Pre-draft measurables
| Height | Weight | Arm length | Hand span | Wingspan | 40-yard dash | 10-yard split | 20-yard split | 20-yard shuttle | Three-cone drill | Broad jump |
| 6 ft 2 in (1.88 m) | 317 lb (144 kg) | 34+3⁄4 in (0.88 m) | 9+5⁄8 in (0.24 m) | 6 ft 9+1⁄8 in (2.06 m) | 5.49 s | 1.90 s | 3.17 s | 5.01 s | 7.93 s | 9 ft 2 in (2.79 m) |
All values from NFL Combine/Pro Day

===Tennessee Titans===
Warmack was selected in the first round as the 10th overall pick by the Tennessee Titans in the 2013 NFL draft, becoming the second guard picked in the draft, behind Jonathan Cooper. Cooper and Warmack became the first guards to be selected in the top-10 of the same draft since Dave Cadigan and Eric Moore in 1988.

Despite playing left guard in college, he was moved to right guard with the Titans. During his rookie year in 2013, he started all sixteen games for the Titans, who finished with a 7–9 record. Pro Football Focus gave him positive grades for four games in the season.

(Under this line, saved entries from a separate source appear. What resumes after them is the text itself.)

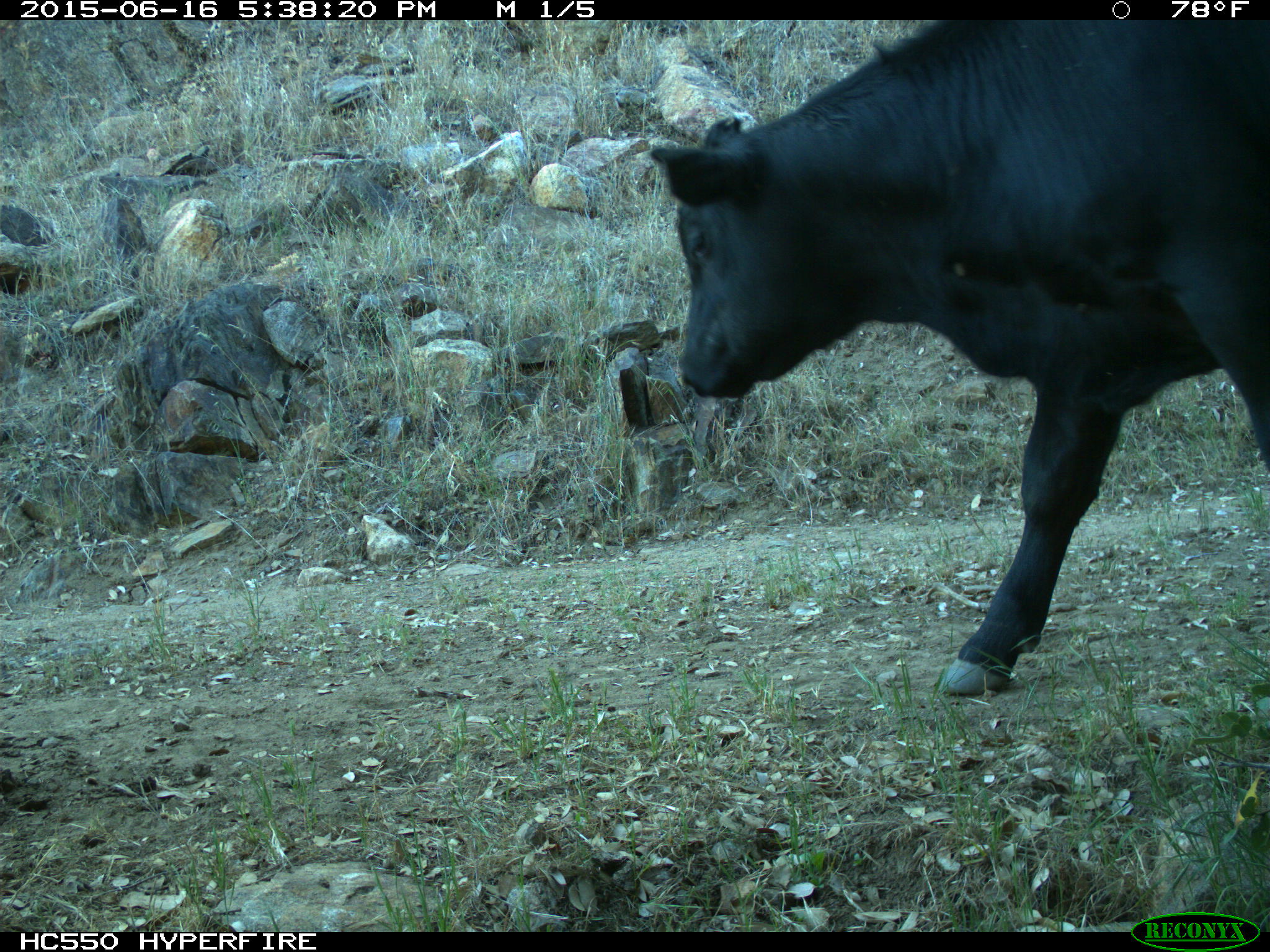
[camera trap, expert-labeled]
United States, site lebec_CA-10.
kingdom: Animalia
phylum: Chordata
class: Mammalia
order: Artiodactyla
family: Bovidae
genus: Bos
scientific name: Bos taurus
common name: domestic cow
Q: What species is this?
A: Bos taurus (domestic cow).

In 2014, Warmack remained the starting right guard, starting all sixteen games in the season. The Titans finished with a league-worst 2–14 record. Despite this, Pro Football Focus rated him positively in six consecutive games beginning with the Week 11 game against the Pittsburgh Steelers. His plus-12.8 PFF rating from Weeks 11–15 was second in the league only to the Philadelphia Eagles' Evan Mathis.

Warmack started all sixteen games for the Titans in 2015, who finished with another league-worst record of 3–13.

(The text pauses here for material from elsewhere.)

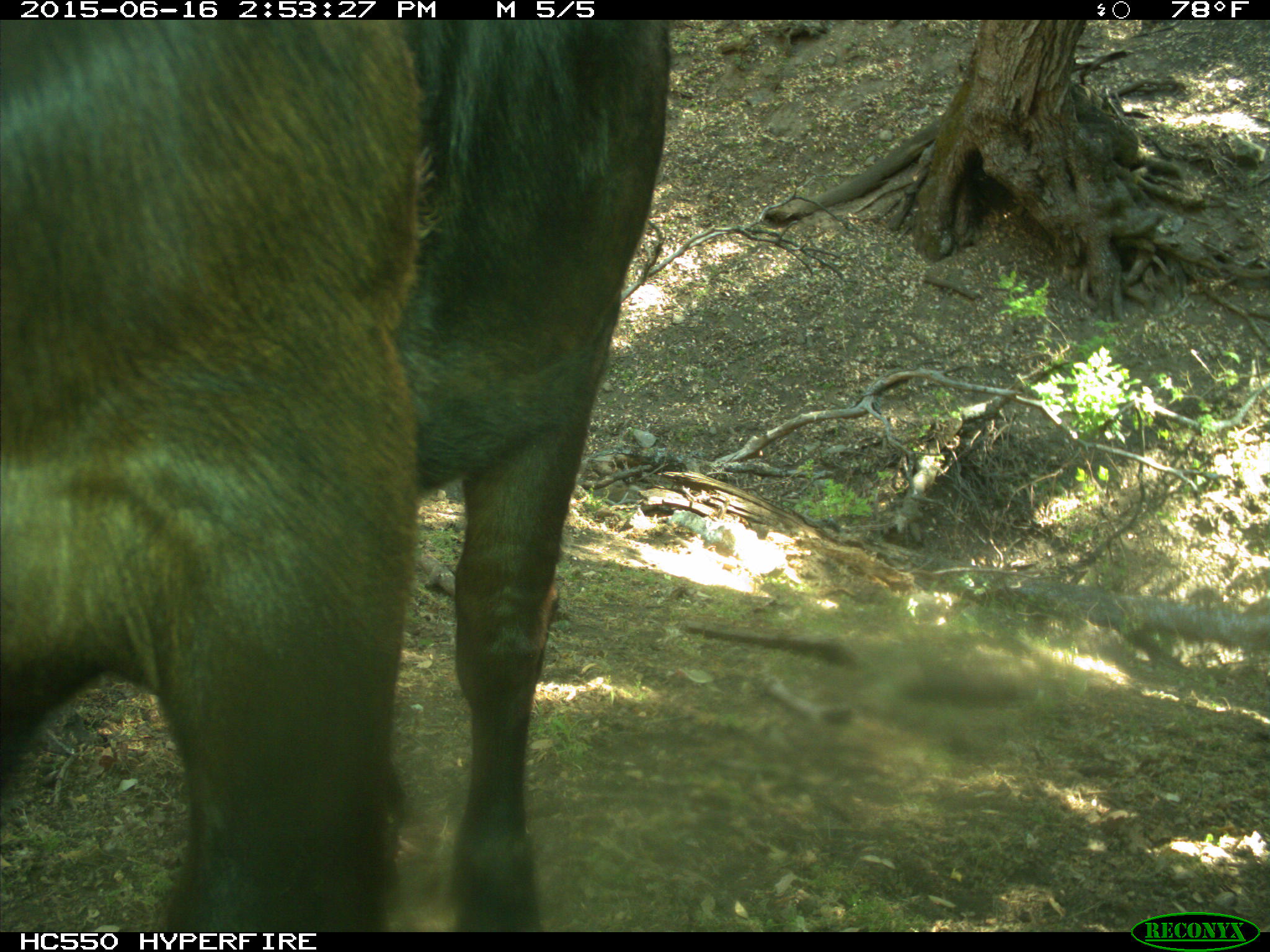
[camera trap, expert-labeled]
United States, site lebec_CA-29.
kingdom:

On May 2, 2016, the Titans declined the fifth-year option on Warmack's contract. Warmack started the first two games of the season. After the Titans' Week 2 win against the Detroit Lions, Warmack was placed on injured reserve with a hand injury
on September 21, 2016. Josh Kline started as right guard for the rest of the season and the Titans finished with a 9–7 record.

===Philadelphia Eagles===
On March 9, 2017, Warmack was signed a one-year, $1.51 million deal with the Philadelphia Eagles. On September 2, 2017, he signed a one-year contract extension with the Eagles through the 2018 season. In 2017, he played in 11 games, starting three at left guard. The Eagles finished first in the division with a 13–3 record. Warmack won Super Bowl LII when the Eagles defeated the New England Patriots 41–33. In the Super Bowl, he played four snaps at guard and another two for special teams plays.

In the 2018 season, he played in nine games, starting none. The Eagles finished with a 9–7 record, qualifying for the playoffs finishing second in the division, winning the Wild Card game against the Chicago Bears and losing the Divisional round against the New Orleans Saints. Warmack played in both postseason games.

===Seattle Seahawks===
After a year away from football, Warmack signed a one-year contract with the Seattle Seahawks on March 30, 2020. On August 1, 2020, he opted out of the 2020 season due to the COVID-19 pandemic. He was released after the season on February 8, 2021.

==Personal life==
Warmack has a younger brother, Dallas Warmack, who also played offensive guard for the University of Alabama, but transferred to the University of Oregon after the 2017 season.